— Problem —
The answer must be every line of the records below that contains the word "polyprotein".

================

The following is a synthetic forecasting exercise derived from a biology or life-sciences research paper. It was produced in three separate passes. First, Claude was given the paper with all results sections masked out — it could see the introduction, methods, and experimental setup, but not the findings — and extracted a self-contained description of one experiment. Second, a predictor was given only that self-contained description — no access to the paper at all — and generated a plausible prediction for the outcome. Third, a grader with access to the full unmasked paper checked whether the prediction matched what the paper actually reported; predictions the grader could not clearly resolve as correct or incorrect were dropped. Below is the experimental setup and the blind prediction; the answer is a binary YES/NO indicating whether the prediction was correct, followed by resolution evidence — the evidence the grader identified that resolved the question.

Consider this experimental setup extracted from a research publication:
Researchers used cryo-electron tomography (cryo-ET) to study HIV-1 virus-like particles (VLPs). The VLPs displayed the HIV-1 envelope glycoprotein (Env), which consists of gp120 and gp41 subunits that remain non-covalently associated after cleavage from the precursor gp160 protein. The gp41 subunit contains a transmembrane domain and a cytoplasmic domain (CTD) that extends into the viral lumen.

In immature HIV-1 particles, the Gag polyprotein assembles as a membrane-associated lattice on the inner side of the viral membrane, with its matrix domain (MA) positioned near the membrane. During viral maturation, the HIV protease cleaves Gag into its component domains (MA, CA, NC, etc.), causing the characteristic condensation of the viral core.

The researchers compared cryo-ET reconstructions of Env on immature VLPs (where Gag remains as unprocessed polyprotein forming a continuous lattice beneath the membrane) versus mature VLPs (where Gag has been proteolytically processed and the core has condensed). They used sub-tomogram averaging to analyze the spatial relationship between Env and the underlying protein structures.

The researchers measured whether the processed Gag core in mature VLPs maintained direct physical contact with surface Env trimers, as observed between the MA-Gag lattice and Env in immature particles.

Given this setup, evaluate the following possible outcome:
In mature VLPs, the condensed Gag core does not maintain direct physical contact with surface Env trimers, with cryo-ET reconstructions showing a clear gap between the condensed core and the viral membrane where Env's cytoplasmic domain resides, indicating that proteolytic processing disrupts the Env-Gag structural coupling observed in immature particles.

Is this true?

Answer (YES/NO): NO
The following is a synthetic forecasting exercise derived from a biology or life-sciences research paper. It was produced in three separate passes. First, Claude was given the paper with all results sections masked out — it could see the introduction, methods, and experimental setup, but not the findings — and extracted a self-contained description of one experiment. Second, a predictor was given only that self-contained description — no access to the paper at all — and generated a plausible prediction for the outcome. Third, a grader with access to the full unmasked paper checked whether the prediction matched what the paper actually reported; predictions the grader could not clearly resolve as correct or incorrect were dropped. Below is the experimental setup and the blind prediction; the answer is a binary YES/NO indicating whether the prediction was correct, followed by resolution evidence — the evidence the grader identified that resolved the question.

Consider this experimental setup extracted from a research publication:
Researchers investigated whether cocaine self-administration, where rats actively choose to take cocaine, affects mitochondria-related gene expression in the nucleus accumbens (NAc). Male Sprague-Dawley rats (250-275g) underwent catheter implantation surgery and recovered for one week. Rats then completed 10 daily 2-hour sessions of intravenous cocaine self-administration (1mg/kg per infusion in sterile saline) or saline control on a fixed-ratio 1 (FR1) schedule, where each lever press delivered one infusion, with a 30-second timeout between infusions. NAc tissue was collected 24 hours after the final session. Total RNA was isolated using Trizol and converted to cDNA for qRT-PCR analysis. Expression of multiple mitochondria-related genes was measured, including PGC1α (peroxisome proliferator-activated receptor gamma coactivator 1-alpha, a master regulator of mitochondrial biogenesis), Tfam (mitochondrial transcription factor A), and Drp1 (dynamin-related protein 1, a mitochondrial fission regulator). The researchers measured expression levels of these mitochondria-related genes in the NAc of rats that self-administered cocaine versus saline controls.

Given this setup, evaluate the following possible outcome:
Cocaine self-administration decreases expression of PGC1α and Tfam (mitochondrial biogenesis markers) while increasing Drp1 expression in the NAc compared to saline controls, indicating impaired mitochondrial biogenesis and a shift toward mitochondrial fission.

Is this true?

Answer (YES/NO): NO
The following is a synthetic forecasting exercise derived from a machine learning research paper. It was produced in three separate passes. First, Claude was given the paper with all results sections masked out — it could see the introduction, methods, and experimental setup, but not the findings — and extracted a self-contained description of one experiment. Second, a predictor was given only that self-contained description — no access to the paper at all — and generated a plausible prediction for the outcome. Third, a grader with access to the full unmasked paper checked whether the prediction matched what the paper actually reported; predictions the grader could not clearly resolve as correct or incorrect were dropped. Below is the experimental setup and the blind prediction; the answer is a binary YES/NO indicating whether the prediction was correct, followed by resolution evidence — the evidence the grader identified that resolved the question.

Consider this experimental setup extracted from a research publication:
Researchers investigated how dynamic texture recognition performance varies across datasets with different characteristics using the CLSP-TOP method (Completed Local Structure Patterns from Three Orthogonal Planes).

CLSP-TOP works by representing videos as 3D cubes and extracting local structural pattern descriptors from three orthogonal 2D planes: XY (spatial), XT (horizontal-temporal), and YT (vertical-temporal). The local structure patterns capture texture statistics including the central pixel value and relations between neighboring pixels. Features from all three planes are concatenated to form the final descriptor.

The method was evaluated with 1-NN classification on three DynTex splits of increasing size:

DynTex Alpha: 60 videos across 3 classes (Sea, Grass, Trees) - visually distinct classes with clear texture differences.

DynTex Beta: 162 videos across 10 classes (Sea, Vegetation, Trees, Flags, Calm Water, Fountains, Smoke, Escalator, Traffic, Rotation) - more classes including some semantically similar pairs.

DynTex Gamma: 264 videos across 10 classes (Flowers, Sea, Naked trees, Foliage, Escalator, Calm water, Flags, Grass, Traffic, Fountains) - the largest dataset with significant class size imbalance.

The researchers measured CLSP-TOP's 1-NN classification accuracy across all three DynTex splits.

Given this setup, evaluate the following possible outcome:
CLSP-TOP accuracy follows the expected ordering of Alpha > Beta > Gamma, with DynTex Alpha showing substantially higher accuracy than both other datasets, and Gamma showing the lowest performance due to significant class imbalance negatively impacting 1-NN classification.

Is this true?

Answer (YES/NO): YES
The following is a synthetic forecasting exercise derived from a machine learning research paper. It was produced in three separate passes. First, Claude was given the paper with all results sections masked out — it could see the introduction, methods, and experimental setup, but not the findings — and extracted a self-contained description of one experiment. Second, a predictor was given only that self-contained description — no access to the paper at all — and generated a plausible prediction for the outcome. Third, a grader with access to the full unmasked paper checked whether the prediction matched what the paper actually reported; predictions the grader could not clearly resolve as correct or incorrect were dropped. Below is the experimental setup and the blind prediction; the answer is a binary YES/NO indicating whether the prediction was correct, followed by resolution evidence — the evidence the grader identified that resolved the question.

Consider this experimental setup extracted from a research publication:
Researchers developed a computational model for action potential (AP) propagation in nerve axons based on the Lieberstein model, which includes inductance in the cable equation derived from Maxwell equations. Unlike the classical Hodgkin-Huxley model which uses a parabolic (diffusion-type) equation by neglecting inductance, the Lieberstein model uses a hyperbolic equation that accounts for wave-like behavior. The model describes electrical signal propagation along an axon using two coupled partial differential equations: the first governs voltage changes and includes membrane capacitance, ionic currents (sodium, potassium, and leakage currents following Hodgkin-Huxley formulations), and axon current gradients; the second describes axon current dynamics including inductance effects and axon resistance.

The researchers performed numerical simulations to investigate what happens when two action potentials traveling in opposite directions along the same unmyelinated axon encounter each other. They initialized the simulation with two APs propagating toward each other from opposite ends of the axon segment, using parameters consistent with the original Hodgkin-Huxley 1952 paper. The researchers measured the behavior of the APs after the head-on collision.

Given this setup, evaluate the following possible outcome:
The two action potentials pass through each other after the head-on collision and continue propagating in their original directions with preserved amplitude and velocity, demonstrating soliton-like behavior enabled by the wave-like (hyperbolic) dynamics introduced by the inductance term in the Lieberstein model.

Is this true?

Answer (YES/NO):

================

— Expected answer —
In immature HIV-1 particles, the Gag polyprotein assembles as a membrane-associated lattice on the inner side of the viral membrane, with its matrix domain (MA) positioned near the membrane. During viral maturation, the HIV protease cleaves Gag into its component domains (MA, CA, NC, etc.), causing the characteristic condensation of the viral core.
The researchers compared cryo-ET reconstructions of Env on immature VLPs (where Gag remains as unprocessed polyprotein forming a continuous lattice beneath the membrane) versus mature VLPs (where Gag has been proteolytically processed and the core has condensed). They used sub-tomogram averaging to analyze the spatial relationship between Env and the underlying protein structures.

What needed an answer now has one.